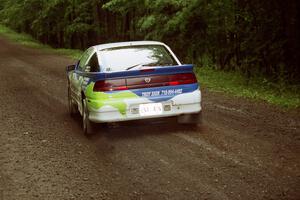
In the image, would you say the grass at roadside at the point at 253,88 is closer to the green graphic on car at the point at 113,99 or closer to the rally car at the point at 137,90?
the rally car at the point at 137,90

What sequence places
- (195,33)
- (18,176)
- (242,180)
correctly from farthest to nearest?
1. (195,33)
2. (18,176)
3. (242,180)

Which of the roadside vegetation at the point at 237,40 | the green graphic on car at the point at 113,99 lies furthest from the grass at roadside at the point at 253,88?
the green graphic on car at the point at 113,99

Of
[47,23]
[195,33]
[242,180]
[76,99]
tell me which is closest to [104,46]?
[76,99]

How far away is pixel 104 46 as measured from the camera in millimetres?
9219

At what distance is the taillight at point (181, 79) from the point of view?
823cm

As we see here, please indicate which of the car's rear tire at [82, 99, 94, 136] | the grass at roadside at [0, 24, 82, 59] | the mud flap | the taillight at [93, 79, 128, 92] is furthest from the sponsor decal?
the grass at roadside at [0, 24, 82, 59]

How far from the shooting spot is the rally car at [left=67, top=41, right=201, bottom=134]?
26.3 feet

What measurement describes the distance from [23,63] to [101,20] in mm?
11423

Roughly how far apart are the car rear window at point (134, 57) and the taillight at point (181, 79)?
0.61m

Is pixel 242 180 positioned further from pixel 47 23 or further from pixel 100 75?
pixel 47 23

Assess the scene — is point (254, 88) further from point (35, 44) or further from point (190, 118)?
point (35, 44)

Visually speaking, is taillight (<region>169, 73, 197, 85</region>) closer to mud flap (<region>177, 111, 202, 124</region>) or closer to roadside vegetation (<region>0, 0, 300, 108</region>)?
mud flap (<region>177, 111, 202, 124</region>)

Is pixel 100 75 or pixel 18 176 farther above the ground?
pixel 100 75

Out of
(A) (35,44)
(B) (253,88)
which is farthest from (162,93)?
(A) (35,44)
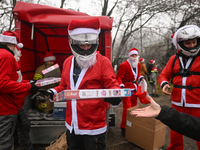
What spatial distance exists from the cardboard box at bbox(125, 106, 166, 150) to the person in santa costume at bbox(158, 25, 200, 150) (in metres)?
0.45

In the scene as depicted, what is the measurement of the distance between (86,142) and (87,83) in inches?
25.7

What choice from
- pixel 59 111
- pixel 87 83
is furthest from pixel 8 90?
pixel 59 111

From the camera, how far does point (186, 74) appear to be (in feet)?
6.98

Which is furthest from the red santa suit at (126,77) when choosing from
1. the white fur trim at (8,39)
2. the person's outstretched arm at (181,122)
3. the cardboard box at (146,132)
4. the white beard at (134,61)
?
the person's outstretched arm at (181,122)

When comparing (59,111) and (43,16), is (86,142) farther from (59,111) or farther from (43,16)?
(43,16)

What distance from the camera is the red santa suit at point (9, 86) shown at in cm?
183

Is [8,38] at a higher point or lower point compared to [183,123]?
higher

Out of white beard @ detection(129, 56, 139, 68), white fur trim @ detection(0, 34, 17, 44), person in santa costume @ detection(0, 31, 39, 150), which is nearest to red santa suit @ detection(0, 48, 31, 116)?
person in santa costume @ detection(0, 31, 39, 150)

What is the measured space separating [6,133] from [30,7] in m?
2.28

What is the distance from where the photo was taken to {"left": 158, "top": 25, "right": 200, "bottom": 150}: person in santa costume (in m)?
2.06

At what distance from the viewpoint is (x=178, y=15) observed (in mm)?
9547

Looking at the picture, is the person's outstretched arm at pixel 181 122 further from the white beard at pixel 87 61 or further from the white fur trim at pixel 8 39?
the white fur trim at pixel 8 39

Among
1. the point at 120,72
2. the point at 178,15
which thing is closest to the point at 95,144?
the point at 120,72

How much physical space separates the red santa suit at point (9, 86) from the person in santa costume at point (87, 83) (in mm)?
775
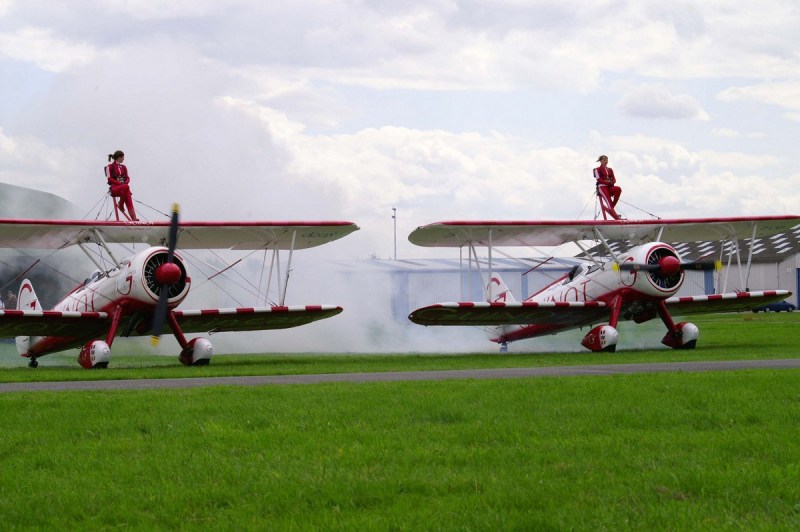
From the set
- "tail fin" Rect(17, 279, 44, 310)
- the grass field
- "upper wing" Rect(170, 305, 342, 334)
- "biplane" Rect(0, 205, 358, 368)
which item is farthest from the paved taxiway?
"tail fin" Rect(17, 279, 44, 310)

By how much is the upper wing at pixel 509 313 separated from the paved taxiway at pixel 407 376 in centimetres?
731

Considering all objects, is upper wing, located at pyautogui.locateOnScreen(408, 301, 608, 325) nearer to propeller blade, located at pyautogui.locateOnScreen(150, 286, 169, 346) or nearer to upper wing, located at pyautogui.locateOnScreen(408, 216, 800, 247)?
upper wing, located at pyautogui.locateOnScreen(408, 216, 800, 247)

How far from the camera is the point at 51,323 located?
76.3 feet

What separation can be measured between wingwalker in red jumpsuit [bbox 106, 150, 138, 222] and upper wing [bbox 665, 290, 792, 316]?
46.7ft

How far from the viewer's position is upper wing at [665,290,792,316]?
27469 millimetres

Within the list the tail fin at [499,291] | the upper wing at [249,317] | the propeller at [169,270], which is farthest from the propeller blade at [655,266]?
the propeller at [169,270]

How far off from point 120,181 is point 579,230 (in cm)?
1228

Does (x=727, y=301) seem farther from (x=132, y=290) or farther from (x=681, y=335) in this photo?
(x=132, y=290)

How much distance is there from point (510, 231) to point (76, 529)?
22.8m

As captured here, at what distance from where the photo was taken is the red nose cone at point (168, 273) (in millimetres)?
22406

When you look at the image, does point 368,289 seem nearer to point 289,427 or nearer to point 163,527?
point 289,427

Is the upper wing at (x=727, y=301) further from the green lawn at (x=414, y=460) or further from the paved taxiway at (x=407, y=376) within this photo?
the green lawn at (x=414, y=460)

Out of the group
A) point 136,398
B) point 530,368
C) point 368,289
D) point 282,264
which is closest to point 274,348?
point 282,264

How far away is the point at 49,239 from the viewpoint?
974 inches
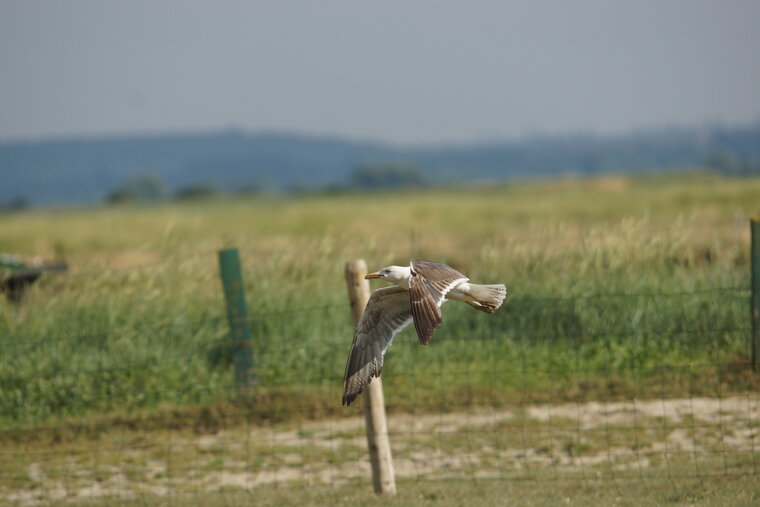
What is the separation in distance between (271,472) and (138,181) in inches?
7614

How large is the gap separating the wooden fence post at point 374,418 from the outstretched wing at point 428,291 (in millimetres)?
1121

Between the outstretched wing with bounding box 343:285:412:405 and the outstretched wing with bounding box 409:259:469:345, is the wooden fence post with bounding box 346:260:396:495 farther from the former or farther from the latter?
the outstretched wing with bounding box 409:259:469:345

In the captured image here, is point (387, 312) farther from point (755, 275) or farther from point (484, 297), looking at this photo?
point (755, 275)

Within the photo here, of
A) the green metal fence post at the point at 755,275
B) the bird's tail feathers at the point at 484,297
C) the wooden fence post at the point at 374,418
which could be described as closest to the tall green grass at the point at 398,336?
the green metal fence post at the point at 755,275

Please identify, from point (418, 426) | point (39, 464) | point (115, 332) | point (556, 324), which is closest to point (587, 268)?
point (556, 324)

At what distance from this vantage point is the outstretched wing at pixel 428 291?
17.8 ft

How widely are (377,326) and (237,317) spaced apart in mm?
3425

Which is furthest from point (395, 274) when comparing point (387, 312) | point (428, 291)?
point (428, 291)

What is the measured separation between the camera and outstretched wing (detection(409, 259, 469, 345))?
5.42m

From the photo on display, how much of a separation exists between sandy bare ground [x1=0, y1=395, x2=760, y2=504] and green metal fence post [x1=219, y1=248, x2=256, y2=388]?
0.59 metres

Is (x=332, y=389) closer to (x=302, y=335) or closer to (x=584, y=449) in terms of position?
(x=302, y=335)

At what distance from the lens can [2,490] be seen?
27.3 ft

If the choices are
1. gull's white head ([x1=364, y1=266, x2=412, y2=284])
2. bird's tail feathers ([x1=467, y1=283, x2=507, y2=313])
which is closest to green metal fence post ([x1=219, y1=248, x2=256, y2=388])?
gull's white head ([x1=364, y1=266, x2=412, y2=284])

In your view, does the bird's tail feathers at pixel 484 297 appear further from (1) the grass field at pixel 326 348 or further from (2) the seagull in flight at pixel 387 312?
(1) the grass field at pixel 326 348
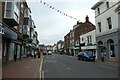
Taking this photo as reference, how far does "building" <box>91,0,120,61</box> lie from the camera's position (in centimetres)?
2730

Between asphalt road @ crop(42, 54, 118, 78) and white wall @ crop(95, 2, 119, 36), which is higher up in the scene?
white wall @ crop(95, 2, 119, 36)

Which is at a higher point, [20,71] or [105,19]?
[105,19]

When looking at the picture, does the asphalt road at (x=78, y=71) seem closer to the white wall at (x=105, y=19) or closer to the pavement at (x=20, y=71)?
the pavement at (x=20, y=71)

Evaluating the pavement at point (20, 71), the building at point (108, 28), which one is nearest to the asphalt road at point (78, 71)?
the pavement at point (20, 71)

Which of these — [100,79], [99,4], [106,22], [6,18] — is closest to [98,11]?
[99,4]

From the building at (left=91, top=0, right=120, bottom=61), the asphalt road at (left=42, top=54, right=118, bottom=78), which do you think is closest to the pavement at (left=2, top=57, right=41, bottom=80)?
the asphalt road at (left=42, top=54, right=118, bottom=78)

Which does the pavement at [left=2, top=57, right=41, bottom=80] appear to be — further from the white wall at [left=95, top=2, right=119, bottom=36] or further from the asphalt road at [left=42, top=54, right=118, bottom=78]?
the white wall at [left=95, top=2, right=119, bottom=36]

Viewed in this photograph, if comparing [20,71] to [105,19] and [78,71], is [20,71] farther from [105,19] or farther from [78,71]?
[105,19]

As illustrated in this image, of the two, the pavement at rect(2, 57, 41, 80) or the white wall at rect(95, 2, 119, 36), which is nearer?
the pavement at rect(2, 57, 41, 80)

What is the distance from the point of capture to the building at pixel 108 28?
2730 centimetres

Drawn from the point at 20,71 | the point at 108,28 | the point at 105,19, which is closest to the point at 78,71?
the point at 20,71

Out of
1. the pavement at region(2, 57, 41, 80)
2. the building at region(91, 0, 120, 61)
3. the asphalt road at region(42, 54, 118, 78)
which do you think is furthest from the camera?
the building at region(91, 0, 120, 61)

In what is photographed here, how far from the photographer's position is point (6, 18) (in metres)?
20.9

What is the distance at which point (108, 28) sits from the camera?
30.5m
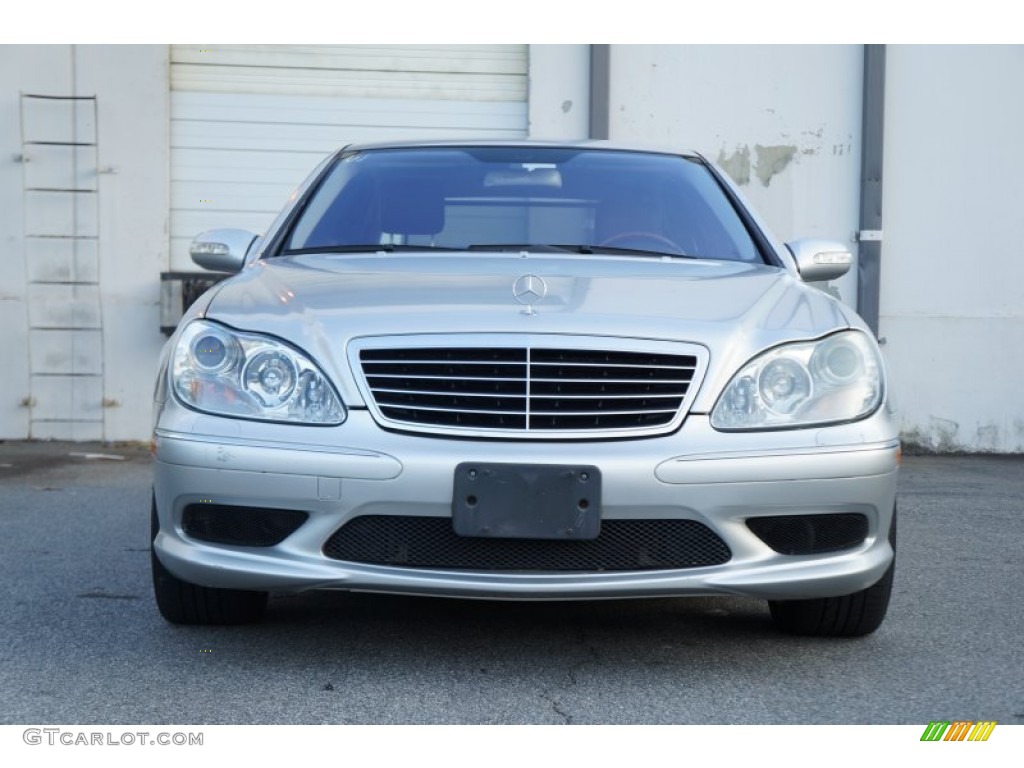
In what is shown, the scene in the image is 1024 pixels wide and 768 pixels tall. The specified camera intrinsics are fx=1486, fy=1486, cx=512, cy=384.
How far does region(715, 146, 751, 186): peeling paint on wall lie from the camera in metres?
9.36

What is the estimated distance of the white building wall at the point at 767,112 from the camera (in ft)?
30.7

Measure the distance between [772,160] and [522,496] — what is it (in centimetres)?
644

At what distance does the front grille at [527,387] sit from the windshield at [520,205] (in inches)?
38.3

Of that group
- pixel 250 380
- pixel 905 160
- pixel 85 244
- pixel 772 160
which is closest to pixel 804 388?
pixel 250 380

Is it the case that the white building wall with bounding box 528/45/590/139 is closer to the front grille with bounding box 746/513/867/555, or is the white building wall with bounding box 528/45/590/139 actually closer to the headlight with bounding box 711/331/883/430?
the headlight with bounding box 711/331/883/430

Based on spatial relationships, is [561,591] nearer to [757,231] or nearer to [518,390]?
[518,390]

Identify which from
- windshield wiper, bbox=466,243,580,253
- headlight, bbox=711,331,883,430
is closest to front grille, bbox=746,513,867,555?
headlight, bbox=711,331,883,430

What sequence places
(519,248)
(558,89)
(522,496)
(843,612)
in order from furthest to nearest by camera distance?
(558,89)
(519,248)
(843,612)
(522,496)

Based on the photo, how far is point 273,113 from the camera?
9.23 m

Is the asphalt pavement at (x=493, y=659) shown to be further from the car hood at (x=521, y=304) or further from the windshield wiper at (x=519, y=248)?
the windshield wiper at (x=519, y=248)

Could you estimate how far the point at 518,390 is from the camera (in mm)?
3500

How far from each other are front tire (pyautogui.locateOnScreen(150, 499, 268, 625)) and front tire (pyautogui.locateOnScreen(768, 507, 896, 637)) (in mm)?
1453

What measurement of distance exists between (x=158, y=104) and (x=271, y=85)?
2.29 ft

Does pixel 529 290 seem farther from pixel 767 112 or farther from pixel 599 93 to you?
pixel 767 112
★ ★ ★ ★ ★ ★ ★
• [Cosa fare] Filtra le righe qui sopra e ricopia solo quelle in cui compare la parola "exists". Maiuscole e minuscole contano.

• [Risposta corretta]
What spatial distance exists from the cardboard box at bbox(125, 106, 166, 150) to the person in santa costume at bbox(158, 25, 200, 150) (in metres)?
From the photo on display, how much of a separation exists between sandy bare ground [x1=0, y1=395, x2=760, y2=504] and green metal fence post [x1=219, y1=248, x2=256, y2=388]?
What measurement of distance exists between (x=158, y=104) and (x=271, y=85)?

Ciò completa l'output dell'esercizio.